Ich liebe nicht nur Henry, sondern auch Alex sehr, denn über beide erfährt man unfassbar viel, beide haben ihre absolut eigenen Probleme und man kann jede ihrer Handlungen nachvollziehen. Ihre Beziehung entwickelt sich absolut nachvollziehbar auf vielen Ebenen gleichzeitig, immer wieder vor und zurück und natürlich dabei dauernd der Nervenkitzel, dass sie nicht gesehen werden dürfen und eh…ein ganzer Ozean zwischen ihnen liegt.

Dieses Buch ist ein grandioser Liebesroman, der mit großen Emotionen spielt, auf der anderen Seite auch mit viel Verantwortung für die eigenen Taten und das Abschätzen der Öffentlichkeit aufwarten kann.

Ich liebe beispielsweise auch die Szenen, in denen Alex, Henry und ihre jeweiligen Freunde miteinander interagieren. Es formt sich eine wunderbare Freundschaft, die ich mit jeder Seite genialer fand.
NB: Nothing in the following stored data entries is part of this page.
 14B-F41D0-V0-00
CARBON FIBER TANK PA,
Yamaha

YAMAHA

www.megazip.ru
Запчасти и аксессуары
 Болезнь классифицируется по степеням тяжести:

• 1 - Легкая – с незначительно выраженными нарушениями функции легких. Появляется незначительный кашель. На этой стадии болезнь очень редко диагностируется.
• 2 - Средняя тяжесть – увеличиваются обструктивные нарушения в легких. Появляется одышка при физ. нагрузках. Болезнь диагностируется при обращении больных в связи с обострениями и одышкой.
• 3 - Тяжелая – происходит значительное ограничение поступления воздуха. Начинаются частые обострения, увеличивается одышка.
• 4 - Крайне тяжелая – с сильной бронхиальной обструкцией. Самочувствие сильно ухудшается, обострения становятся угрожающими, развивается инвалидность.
Auch die Verhaltensweisen von Alex und Henry online – ständiges Schreiben, E-Mails, Anrufe und immer wieder lange Nächte, die beide jeweils für den anderen aufbleiben – fand ich absolut genial und super ausgeführt, denn ich konnte sehr verstehen, wieso diese beiden sich so füreinander interessieren.

Den einzigen Makel, denn ich feststellen konnte: Die Sexszenen (und es gibt ein paar in diesem Buch, die beiden leben nicht gerade im Zölibat :D) waren für mich teilweise ein wenig verworren, ich konnte nicht gut folgen und es wirkte ein wenig unkoordiniert. Das kann natürlich auch nur an meiner eigenen Vorstellung liegen, trotzdem lag mir dieses Detail nicht so sehr wie der Rest des Buches.
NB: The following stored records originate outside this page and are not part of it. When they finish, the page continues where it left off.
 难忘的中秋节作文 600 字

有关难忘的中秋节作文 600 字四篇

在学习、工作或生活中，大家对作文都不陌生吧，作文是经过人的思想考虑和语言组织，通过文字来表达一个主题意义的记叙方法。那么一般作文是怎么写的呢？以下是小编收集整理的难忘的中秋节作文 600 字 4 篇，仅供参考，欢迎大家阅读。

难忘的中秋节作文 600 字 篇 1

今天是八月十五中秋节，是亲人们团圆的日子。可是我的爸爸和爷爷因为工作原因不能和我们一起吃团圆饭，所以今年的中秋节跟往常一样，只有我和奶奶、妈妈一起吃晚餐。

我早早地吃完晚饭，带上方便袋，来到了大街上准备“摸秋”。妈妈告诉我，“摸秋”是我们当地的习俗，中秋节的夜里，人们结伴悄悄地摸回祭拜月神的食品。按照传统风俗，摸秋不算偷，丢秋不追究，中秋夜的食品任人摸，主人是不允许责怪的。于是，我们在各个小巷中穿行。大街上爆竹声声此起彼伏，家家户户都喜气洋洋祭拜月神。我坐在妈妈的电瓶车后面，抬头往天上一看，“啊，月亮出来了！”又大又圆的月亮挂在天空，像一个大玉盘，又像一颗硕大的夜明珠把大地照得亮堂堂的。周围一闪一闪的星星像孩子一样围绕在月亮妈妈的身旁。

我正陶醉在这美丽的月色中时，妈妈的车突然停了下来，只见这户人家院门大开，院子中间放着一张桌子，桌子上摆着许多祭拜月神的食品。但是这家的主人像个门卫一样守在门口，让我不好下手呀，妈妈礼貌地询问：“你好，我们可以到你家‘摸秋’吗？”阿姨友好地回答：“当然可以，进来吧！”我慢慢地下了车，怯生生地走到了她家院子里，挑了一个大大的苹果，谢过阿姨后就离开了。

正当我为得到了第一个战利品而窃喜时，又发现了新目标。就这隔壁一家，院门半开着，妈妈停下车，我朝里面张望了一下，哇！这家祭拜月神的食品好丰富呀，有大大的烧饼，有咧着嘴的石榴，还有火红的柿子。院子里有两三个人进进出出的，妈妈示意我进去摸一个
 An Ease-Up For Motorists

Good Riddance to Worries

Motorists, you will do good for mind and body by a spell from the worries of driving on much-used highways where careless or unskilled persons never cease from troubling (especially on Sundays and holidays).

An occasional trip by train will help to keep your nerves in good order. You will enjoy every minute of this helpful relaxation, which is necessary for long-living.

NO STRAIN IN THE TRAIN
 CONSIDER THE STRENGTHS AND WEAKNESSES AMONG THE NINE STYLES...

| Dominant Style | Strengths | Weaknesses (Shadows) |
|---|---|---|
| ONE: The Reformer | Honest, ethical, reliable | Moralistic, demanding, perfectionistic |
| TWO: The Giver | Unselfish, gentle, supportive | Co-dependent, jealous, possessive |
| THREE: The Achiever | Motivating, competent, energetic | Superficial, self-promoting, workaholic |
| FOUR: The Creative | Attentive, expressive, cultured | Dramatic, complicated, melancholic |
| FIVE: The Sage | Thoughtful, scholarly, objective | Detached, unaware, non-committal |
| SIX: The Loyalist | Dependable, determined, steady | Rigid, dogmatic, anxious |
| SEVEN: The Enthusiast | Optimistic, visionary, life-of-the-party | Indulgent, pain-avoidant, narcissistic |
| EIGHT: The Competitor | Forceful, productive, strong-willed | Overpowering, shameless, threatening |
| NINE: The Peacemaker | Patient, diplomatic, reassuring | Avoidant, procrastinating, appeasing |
Ein Detail, was dieses Buch genial macht: Es behandelt jeden seiner Charaktere wie einen vollen Menschen. Ich habe zu jedem dieser Menschen immer noch ein sehr klares Bild, könnte mir vorstellen, wie es wäre, mit ihnen zu sprechen und habe sie jederzeit als Menschen, nicht als Charaktere wahrgenommen. Das war unfassbar frisch, genial geschrieben und so gut, dass man angehend jeden der Charaktere lieben lernt.

Auch die immer wieder einfließenden politischen Machenschaften aus dem weißen Haus und dem Buckingham Palace, wie sich Macht verknotet, wieder freilässt und sich sperrt, ist wunderbar dargestellt. Auch wie viele Menschen und Aktionen für Politik nötig sind, wie viele Kleinigkeiten es zu beachten gibt und wie wichtig sie für viele Menschen sein kann.

rbt

Und da kommen wir zu dem Punkt, weshalb ich dieses Buch eigentlich so sehr liebe: Es erinnert mich an das Amerika oder die Welt, die ich gerne zu diesem Zeitpunkt gehabt hätte. Ich bin mir sicher, hätten die Amerikaner 2016 demokratisch gewählt, sähe die derzeitige Weltlage abseits von verschiedenen globalen Pandemien sehr anders aus. In diesem Buch setzen sich alle für das ein, was eine moderne Welt eigentlich brauchen würde: Mehr Klimaschutz, mehr Schutz für diejenigen, die in unserer Wirtschaft nicht mitgedacht sind, mehr Inklusion, mehr Diversität, mehr Geld für Menschen in Armut, mehr Steuern für Superreiche, mehr Rechte für die LGBTQ+-Community, mehr ehrlicher Umgang miteinander und in der Politik. Das Einsetzen für das, was gut und recht ist, würde man fast vermuten. Aber das scheint nicht mehr modern zu sein.

Und am wichtigsten: Die guten gewinnen in diesem Buch. Das Böse – naja, eigentlich das Dumme – scheint nicht auf einem nicht aufzuhaltenden Siegeszug zu sein, sondern die Welt scheint sich langsam zu bessern, statt immer weiter rasant ins Verderben zu stürzen.

Ich habe das Buch zugeschlagen und nicht nur wegen des Happy Ends geweint, sondern auch wegen der wundervollen Welt, in der es möglich wäre, dass die Welt so gnädig ist, sich den guten Dingen zu verschreiben, Geld für die Dinge zu erheben, die wirklich wichtig sind.


Fazit

Und dementsprechend: Lest es. Alle. Sei es für die süße und doch rasant-dramatische Liebesgeschichte. Sei es für den Nervenkitzel, so eine Affäre vor der gesamten Welt geheim halten zu müssen. Sei es für geniale und nervenaufreibende Freundschaften. Sei es für Eltern, die damit klarkommen müssen, dass ihre Söhne queer sind. Sei es für die Politik, die man sich momentan wünschen würde. Sei es für ein gutes Gefühl und einen absolut genialen Schreibstil. Kauft dieses Buch und schenkt ihm alle Liebe, die ihr aufbringen könnt!